╭─ Extracted records

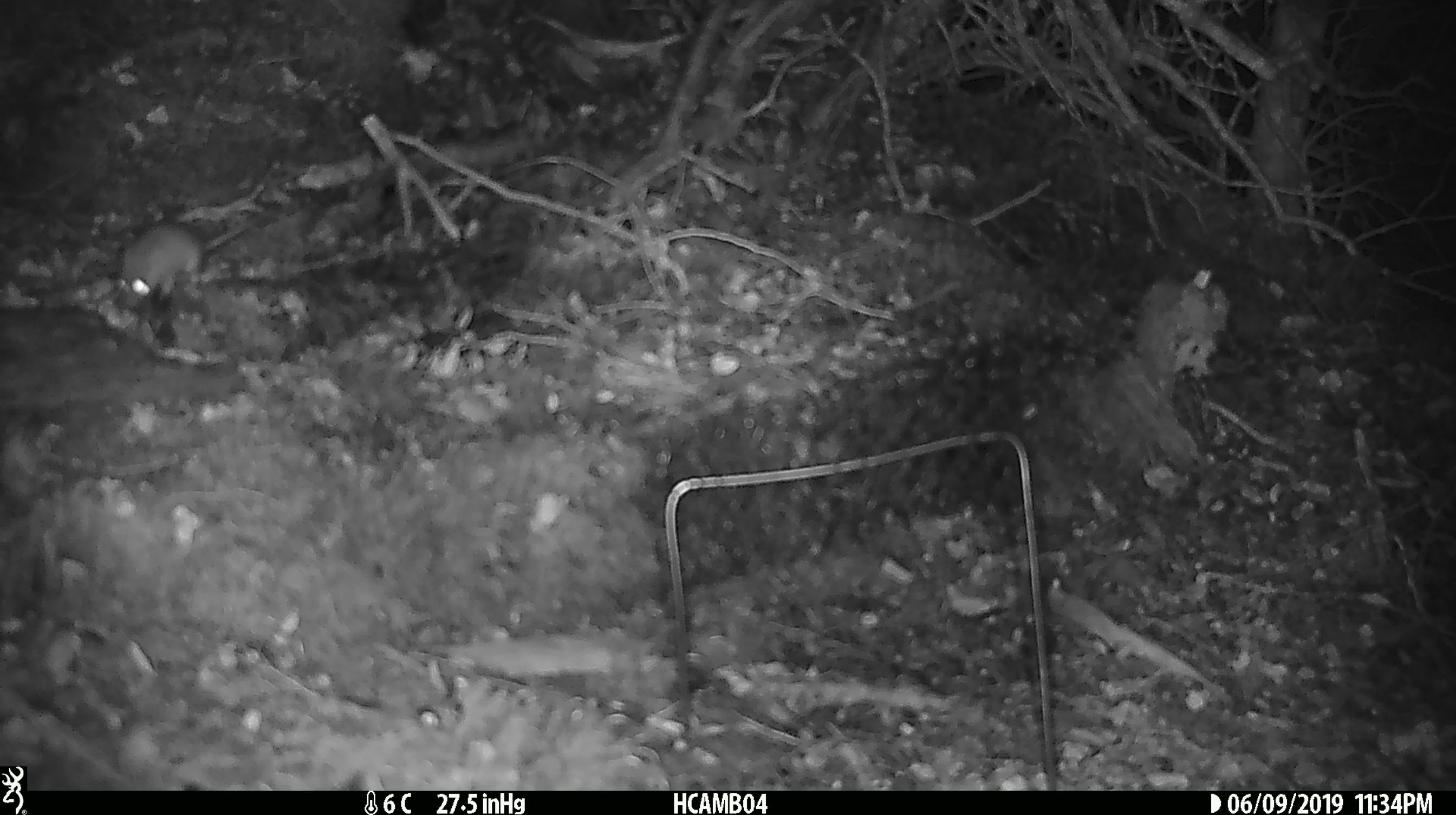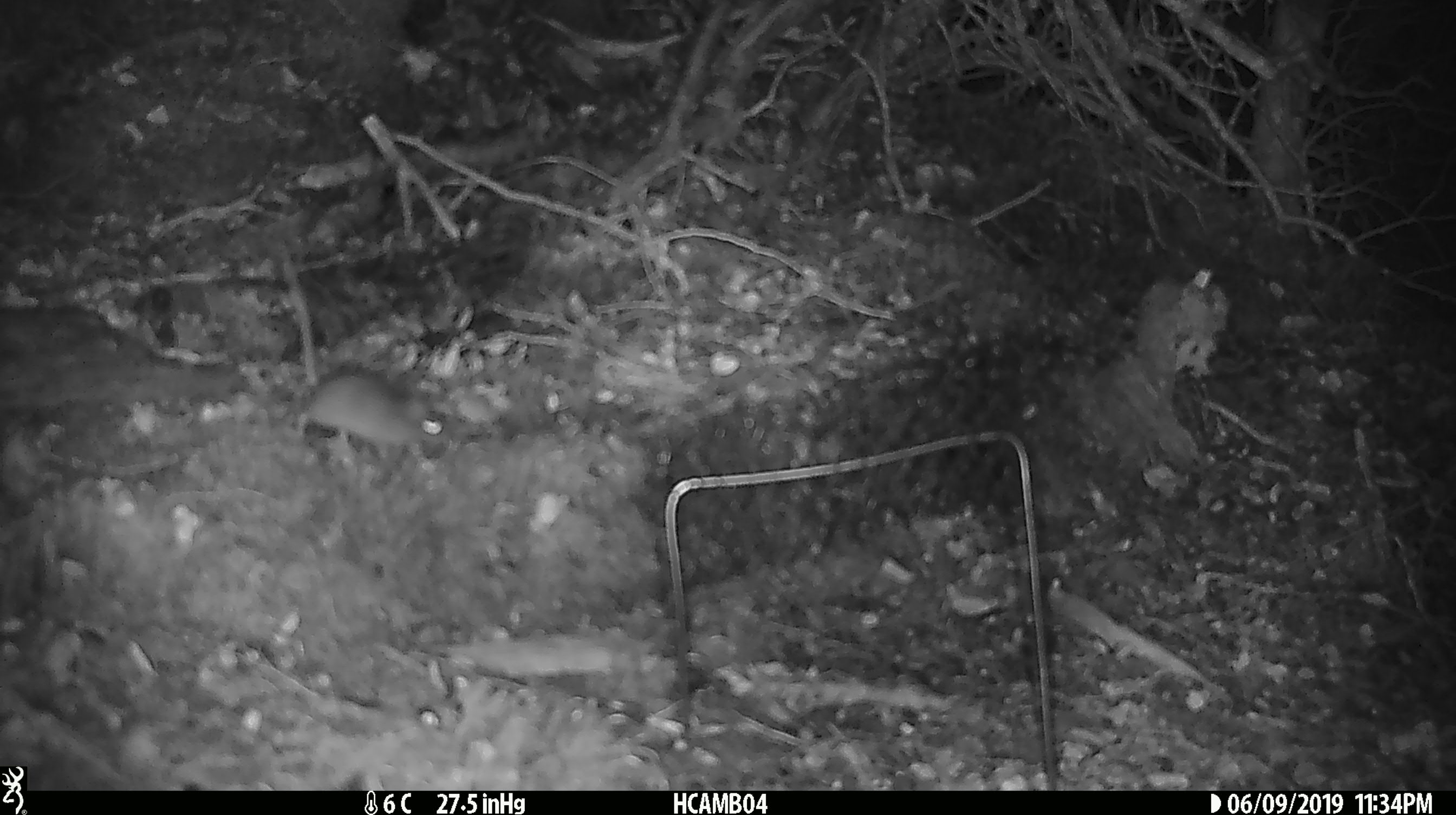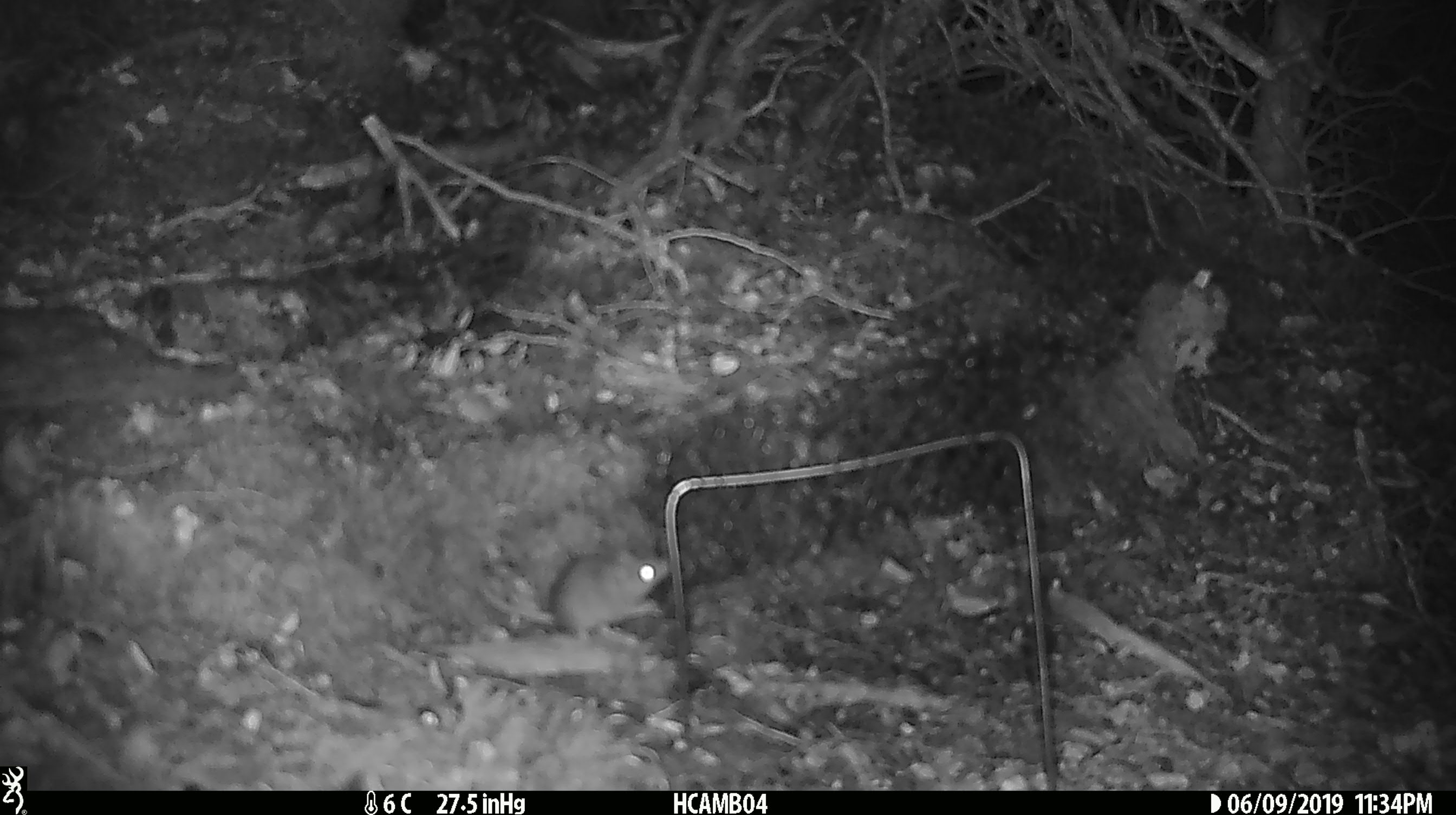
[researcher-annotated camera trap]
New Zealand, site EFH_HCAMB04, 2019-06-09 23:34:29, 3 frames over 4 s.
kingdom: Animalia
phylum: Chordata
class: Mammalia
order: Rodentia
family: Muridae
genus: Mus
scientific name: Mus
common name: mouse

╰─

**Try it:**
Pictures must not appear in the copy, and every record must be restated word for word.

**Output of the task:**
[researcher-annotated camera trap]
New Zealand, site EFH_HCAMB04, 2019-06-09 23:34:29, 3 frames over 4 s.
kingdom: Animalia
phylum: Chordata
class: Mammalia
order: Rodentia
family: Muridae
genus: Mus
scientific name: Mus
common name: mouse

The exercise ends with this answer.